- **Data below**:

BEGIN

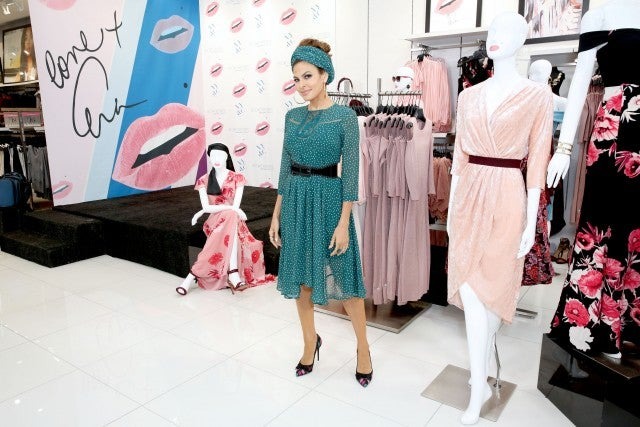 Eva Mendes at NY & Company in Cerritos
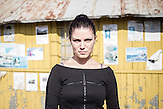 """Maria besitzt ein Restaurant-Café in Tschengene Skele (""""Zigeunerbucht""""). Der kleine Ort wurde im September 2014 überschwemmt, zwei Menschen starben und die Häuser standen unter Wasser."""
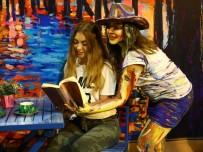 KIZ ÖĞRENCİLER - Yaşayan Sanat Projesi Turistlerle Paylaşıldı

END

- **Assignment**: Down to the last line, print the material exactly, but not its pictures.

- **Exercise solution**:
 Eva Mendes at NY & Company in Cerritos
 """Maria besitzt ein Restaurant-Café in Tschengene Skele (""""Zigeunerbucht""""). Der kleine Ort wurde im September 2014 überschwemmt, zwei Menschen starben und die Häuser standen unter Wasser."""
 KIZ ÖĞRENCİLER - Yaşayan Sanat Projesi Turistlerle Paylaşıldı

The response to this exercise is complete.